- **GIVEN RECORDS**

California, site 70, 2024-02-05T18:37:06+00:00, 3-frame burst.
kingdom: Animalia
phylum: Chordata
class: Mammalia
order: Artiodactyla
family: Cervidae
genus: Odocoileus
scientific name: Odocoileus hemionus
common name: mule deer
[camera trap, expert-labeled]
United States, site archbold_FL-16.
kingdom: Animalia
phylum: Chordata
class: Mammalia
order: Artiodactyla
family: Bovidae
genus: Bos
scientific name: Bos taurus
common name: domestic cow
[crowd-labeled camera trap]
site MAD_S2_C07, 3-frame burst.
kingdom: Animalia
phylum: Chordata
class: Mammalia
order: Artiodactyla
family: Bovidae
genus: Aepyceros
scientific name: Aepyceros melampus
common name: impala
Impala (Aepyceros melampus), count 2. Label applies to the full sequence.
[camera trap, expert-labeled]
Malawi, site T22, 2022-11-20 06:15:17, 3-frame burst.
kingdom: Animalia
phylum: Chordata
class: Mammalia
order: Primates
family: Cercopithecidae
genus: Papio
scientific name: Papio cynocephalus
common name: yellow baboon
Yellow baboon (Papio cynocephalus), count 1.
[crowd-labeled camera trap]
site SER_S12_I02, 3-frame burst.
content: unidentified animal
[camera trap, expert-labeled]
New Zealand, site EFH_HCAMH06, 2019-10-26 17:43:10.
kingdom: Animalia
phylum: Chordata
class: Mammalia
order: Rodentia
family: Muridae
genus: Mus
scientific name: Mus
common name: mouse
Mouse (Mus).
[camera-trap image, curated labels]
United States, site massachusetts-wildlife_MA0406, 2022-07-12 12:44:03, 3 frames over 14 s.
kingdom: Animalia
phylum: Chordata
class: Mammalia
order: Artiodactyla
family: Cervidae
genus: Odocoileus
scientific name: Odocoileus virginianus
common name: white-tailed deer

- **EXERCISE AIM**
Print each record word for word.

- **RESULT OF THIS EXERCISE**
California, site 70, 2024-02-05T18:37:06+00:00, 3-frame burst.
kingdom: Animalia
phylum: Chordata
class: Mammalia
order: Artiodactyla
family: Cervidae
genus: Odocoileus
scientific name: Odocoileus hemionus
common name: mule deer
[camera trap, expert-labeled]
United States, site archbold_FL-16.
kingdom: Animalia
phylum: Chordata
class: Mammalia
order: Artiodactyla
family: Bovidae
genus: Bos
scientific name: Bos taurus
common name: domestic cow
[crowd-labeled camera trap]
site MAD_S2_C07, 3-frame burst.
kingdom: Animalia
phylum: Chordata
class: Mammalia
order: Artiodactyla
family: Bovidae
genus: Aepyceros
scientific name: Aepyceros melampus
common name: impala
Impala (Aepyceros melampus), count 2. Label applies to the full sequence.
[camera trap, expert-labeled]
Malawi, site T22, 2022-11-20 06:15:17, 3-frame burst.
kingdom: Animalia
phylum: Chordata
class: Mammalia
order: Primates
family: Cercopithecidae
genus: Papio
scientific name: Papio cynocephalus
common name: yellow baboon
Yellow baboon (Papio cynocephalus), count 1.
[crowd-labeled camera trap]
site SER_S12_I02, 3-frame burst.
content: unidentified animal
[camera trap, expert-labeled]
New Zealand, site EFH_HCAMH06, 2019-10-26 17:43:10.
kingdom: Animalia
phylum: Chordata
class: Mammalia
order: Rodentia
family: Muridae
genus: Mus
scientific name: Mus
common name: mouse
Mouse (Mus).
[camera-trap image, curated labels]
United States, site massachusetts-wildlife_MA0406, 2022-07-12 12:44:03, 3 frames over 14 s.
kingdom: Animalia
phylum: Chordata
class: Mammalia
order: Artiodactyla
family: Cervidae
genus: Odocoileus
scientific name: Odocoileus virginianus
common name: white-tailed deer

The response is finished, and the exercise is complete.